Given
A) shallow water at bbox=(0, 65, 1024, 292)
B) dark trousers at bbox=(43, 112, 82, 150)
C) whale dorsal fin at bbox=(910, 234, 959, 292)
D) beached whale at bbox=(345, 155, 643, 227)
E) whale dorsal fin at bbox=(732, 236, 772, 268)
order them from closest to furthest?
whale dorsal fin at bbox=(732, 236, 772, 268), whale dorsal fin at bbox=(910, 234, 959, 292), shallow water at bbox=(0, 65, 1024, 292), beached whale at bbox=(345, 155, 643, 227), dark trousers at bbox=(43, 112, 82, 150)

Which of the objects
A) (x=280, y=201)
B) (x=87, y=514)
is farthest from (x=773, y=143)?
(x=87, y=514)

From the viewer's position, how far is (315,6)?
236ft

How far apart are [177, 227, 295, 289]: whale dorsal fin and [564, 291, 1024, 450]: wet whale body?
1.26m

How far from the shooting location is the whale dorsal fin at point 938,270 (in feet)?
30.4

...

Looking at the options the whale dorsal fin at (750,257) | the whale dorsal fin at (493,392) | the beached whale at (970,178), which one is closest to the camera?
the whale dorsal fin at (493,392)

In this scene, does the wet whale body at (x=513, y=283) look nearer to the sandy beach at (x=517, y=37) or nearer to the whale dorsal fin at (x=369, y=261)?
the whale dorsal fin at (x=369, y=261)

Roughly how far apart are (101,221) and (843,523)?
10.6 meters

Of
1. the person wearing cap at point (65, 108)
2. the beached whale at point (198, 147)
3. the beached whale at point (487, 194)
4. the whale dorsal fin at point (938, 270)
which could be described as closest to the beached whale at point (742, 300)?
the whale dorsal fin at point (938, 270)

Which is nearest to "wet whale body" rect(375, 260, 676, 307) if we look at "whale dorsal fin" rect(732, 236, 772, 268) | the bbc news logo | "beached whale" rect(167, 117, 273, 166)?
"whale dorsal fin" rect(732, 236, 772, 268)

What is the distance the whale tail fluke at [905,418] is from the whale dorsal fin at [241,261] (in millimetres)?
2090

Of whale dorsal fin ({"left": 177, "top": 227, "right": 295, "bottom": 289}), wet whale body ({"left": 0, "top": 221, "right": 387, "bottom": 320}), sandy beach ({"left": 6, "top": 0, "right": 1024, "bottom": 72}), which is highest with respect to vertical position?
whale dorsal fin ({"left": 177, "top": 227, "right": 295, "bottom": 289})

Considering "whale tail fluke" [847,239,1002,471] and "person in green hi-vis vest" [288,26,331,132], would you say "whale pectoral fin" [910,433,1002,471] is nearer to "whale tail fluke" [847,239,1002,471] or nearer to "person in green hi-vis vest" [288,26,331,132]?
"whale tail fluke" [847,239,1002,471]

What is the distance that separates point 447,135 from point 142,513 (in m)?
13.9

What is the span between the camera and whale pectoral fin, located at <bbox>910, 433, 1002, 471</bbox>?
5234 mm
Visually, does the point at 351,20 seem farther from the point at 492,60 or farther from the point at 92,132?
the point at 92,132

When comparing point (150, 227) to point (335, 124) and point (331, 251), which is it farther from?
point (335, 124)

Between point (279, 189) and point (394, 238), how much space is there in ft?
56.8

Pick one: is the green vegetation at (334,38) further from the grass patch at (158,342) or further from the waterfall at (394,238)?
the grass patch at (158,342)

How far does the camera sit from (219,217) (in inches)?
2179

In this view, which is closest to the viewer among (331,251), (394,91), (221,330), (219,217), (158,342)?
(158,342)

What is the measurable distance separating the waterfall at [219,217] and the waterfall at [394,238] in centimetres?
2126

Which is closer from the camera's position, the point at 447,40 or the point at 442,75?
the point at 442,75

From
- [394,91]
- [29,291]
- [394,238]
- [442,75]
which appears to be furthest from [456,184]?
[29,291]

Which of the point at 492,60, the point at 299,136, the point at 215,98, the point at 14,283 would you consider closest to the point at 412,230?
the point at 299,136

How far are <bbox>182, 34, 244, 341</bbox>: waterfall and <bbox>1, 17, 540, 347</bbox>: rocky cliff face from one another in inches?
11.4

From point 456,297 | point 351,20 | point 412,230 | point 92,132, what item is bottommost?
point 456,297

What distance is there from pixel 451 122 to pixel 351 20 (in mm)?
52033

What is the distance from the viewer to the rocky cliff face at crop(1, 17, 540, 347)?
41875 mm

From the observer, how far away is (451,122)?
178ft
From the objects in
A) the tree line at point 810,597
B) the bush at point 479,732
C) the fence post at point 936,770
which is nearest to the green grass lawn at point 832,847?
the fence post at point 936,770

_CHALLENGE_
Please report each line of the items above that contains the word "would". Letter case counts.

_SOLUTION TO THIS TASK_
Considering "whale tail fluke" [847,239,1002,471] and "person in green hi-vis vest" [288,26,331,132], would you say "whale pectoral fin" [910,433,1002,471] is nearer to "whale tail fluke" [847,239,1002,471] or nearer to "person in green hi-vis vest" [288,26,331,132]?
Which of the point at 492,60, the point at 299,136, the point at 215,98, the point at 14,283 would you consider closest to the point at 412,230?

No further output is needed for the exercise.